Taking understanding to the next level
Behind successful natural language technology lies excellent search capabilities. New technologies such as graph, have introduced high-quality and relevant search results to consumers everywhere, setting a benchmark across industries. Unlike a traditional database, a graph is much more scalable and flexible because it allows the connection of all sorts of information to records, without the reliance on “tables.”

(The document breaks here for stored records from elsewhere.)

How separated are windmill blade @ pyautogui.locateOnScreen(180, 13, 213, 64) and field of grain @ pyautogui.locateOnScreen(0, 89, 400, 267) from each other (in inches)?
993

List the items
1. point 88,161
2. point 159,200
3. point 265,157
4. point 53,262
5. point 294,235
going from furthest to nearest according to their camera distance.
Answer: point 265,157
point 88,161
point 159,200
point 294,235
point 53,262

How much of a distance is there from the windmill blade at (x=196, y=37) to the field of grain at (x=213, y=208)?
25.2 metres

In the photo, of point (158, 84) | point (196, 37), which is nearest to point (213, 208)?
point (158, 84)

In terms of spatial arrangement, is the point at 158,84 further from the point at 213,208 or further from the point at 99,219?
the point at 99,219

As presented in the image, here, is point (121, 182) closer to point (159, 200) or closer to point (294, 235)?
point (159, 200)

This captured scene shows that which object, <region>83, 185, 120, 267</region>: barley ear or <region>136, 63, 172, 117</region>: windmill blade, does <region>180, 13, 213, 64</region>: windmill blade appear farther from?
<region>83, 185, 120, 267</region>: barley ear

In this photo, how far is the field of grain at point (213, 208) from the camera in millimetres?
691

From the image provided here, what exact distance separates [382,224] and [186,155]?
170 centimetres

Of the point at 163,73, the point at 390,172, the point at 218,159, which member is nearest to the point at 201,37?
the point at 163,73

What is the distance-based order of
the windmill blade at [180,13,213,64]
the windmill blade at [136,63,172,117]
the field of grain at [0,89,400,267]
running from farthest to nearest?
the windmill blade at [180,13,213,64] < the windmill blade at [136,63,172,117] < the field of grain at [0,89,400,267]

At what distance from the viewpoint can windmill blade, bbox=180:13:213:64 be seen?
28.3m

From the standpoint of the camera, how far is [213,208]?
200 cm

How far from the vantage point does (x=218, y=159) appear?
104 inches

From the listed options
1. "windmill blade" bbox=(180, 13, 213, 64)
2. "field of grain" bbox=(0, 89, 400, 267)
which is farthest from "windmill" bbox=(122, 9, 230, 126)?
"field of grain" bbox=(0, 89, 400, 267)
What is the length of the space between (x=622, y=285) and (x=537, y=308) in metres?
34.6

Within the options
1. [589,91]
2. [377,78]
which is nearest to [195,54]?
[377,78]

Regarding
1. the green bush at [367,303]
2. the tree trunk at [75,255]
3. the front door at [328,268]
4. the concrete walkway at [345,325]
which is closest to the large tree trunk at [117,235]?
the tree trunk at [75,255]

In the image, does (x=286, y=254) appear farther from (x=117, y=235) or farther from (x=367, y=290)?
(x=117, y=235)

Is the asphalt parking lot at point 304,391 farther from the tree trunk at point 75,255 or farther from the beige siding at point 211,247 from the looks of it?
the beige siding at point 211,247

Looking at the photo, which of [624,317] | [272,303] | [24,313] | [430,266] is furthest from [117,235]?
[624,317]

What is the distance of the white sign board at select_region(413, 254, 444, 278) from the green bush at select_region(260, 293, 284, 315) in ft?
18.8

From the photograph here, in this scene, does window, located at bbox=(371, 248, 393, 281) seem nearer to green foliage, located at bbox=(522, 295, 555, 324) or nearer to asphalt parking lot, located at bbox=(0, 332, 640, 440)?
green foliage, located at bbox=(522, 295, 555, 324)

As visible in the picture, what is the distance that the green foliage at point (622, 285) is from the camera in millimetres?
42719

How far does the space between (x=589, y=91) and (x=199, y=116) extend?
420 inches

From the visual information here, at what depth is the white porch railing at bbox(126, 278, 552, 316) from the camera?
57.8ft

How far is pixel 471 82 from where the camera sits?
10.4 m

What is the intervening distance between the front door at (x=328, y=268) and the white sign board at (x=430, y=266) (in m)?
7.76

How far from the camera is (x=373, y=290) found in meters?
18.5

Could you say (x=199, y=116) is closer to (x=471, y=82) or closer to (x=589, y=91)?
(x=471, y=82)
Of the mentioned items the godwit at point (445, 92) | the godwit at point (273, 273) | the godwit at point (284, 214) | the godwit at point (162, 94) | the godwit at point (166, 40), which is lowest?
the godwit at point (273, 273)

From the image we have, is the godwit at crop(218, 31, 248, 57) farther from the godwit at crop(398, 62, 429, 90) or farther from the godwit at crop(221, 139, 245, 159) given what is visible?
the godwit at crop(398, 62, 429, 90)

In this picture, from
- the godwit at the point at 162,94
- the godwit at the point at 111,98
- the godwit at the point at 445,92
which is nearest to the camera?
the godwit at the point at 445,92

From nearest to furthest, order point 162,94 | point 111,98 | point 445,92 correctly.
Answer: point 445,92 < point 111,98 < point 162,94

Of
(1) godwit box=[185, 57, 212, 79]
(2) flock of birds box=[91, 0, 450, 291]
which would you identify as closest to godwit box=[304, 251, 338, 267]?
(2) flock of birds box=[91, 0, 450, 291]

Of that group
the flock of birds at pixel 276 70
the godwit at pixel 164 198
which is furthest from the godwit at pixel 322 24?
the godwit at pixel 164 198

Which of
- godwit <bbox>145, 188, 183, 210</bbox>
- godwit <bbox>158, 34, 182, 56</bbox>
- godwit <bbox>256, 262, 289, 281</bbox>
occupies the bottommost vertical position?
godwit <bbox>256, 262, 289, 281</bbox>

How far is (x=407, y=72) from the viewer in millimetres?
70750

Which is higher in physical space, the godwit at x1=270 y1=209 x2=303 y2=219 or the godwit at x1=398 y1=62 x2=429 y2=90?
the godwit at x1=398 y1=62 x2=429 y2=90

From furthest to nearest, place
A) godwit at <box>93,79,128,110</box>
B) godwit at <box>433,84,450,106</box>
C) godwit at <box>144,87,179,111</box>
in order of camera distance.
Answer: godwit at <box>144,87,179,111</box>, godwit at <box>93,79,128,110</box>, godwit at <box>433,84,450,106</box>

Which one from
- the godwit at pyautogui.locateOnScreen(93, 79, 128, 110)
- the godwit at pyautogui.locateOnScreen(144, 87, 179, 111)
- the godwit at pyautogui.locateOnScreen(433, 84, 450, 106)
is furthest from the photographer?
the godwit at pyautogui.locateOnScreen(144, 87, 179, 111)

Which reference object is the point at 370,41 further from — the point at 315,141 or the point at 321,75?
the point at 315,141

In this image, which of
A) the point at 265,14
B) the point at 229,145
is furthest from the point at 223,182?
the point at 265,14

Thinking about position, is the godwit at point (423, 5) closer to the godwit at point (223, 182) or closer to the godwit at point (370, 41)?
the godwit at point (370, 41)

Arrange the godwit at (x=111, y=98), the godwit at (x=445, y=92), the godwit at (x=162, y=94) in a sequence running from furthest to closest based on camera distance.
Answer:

In the context of TV, most consumers have viewing patterns that can be mapped to provide highly personalised results to searches. This is more accurate than user-based profile creation or ‘thumbs up/down’ ratings that are both error-prone and do not automatically take into account users’ changing tastes and preferences over time. The ability to make personalisation precise and extremely relevant – what the industry is now terming hyper-personalisation – is correlated to the knowledge graph’s semantic capabilities.

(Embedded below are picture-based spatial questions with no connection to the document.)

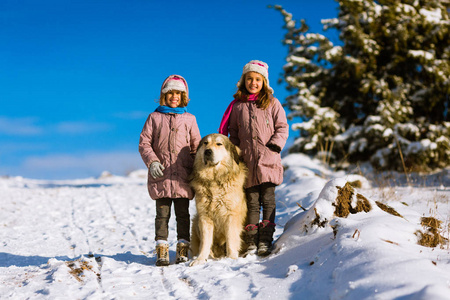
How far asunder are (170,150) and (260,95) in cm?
127

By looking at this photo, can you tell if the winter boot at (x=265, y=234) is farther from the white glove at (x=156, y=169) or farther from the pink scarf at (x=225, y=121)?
the white glove at (x=156, y=169)

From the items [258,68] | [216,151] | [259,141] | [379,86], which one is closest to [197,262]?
[216,151]

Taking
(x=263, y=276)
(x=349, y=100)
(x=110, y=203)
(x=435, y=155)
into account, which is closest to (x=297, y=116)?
(x=349, y=100)

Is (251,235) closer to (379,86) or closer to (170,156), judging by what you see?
(170,156)

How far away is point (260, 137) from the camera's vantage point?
4.09 m

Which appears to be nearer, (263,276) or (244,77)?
(263,276)

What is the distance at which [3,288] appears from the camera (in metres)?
3.22

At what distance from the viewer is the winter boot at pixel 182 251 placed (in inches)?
163

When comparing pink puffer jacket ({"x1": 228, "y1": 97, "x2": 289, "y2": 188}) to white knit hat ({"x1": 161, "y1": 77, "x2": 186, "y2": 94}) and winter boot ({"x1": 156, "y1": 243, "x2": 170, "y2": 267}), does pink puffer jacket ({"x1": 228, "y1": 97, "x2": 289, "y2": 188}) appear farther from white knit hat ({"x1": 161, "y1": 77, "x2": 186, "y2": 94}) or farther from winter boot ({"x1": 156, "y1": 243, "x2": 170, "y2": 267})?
winter boot ({"x1": 156, "y1": 243, "x2": 170, "y2": 267})

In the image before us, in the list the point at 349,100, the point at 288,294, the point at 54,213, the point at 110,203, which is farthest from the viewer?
→ the point at 349,100

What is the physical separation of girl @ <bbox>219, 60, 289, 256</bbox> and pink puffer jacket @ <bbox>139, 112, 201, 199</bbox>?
1.60 feet

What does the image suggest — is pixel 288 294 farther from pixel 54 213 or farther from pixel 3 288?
pixel 54 213

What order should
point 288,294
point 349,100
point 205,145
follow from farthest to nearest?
point 349,100 → point 205,145 → point 288,294

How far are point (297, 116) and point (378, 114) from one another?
8.77 ft
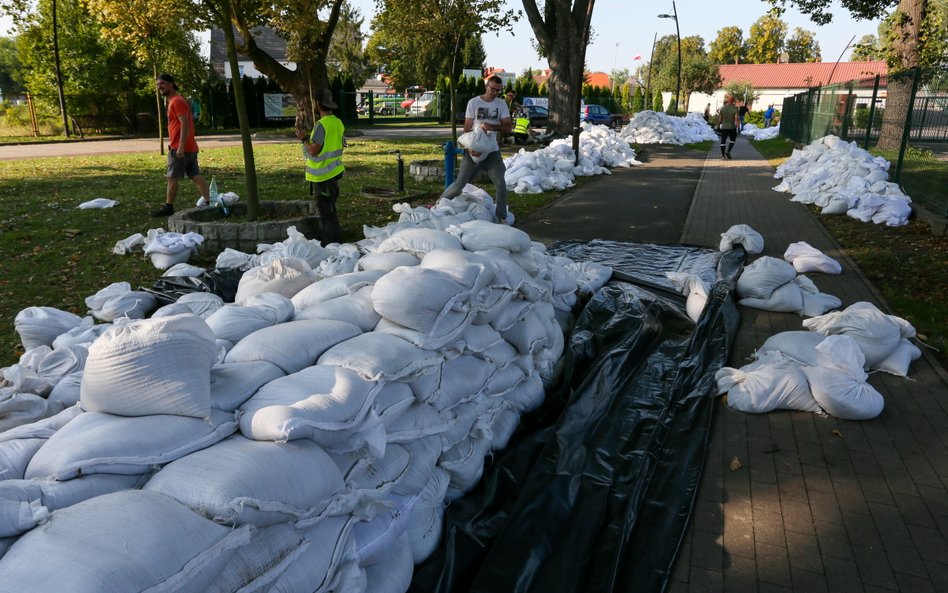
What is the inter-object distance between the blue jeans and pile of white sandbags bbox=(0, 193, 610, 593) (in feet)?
17.3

At its core, a quality conversational search engine should include the following aspects:
- Knowledge graph: This graph maps search results to intent, and prioritises those results based on the weight of their connection and should be able to:
- Look at named entities in media, entertainment and geography and extract, de-duplicate and disambiguate the entities across sources
- Recognise similarities and build relationships between entities
- Identify a multidimensional view of popularity and how audience interest in the entities shift over time
- Generate a large vocabulary such as keywords and sub-genres to help search systems identify relevant content
- Personal graph: Crucial to true conversational systems, the personal graph tunes the conversational system to individuals to enable natural conversations around the user’s preferences and context. The personal graph is:
- Based on statistical machine learning
- Able to learn individual behavioural patterns and interests
- Learns how time and device affect recommendations
At the front end of the system, the conversational query engine is required to bind all aspects together. This brings together key algorithms to map and learn linguistic features and provide content discovery features to customers.
Intuitive search and recommendation
Natural language technology backed with knowledge graphs can provide a revolution in TV search and recommendation. Based on excellent metadata that covers actors and actresses, content synopsis and even famous quotations from films, TV providers can create a second to none entertainment brain that offers customers speedy and accurate access to their favourite shows, and similar content that they might enjoy. Voice-based discovery around knowledge graphs is no gimmick – it is set to change the way that people interact with their TV sets – as long as service providers make it personalised, intuitive and natural.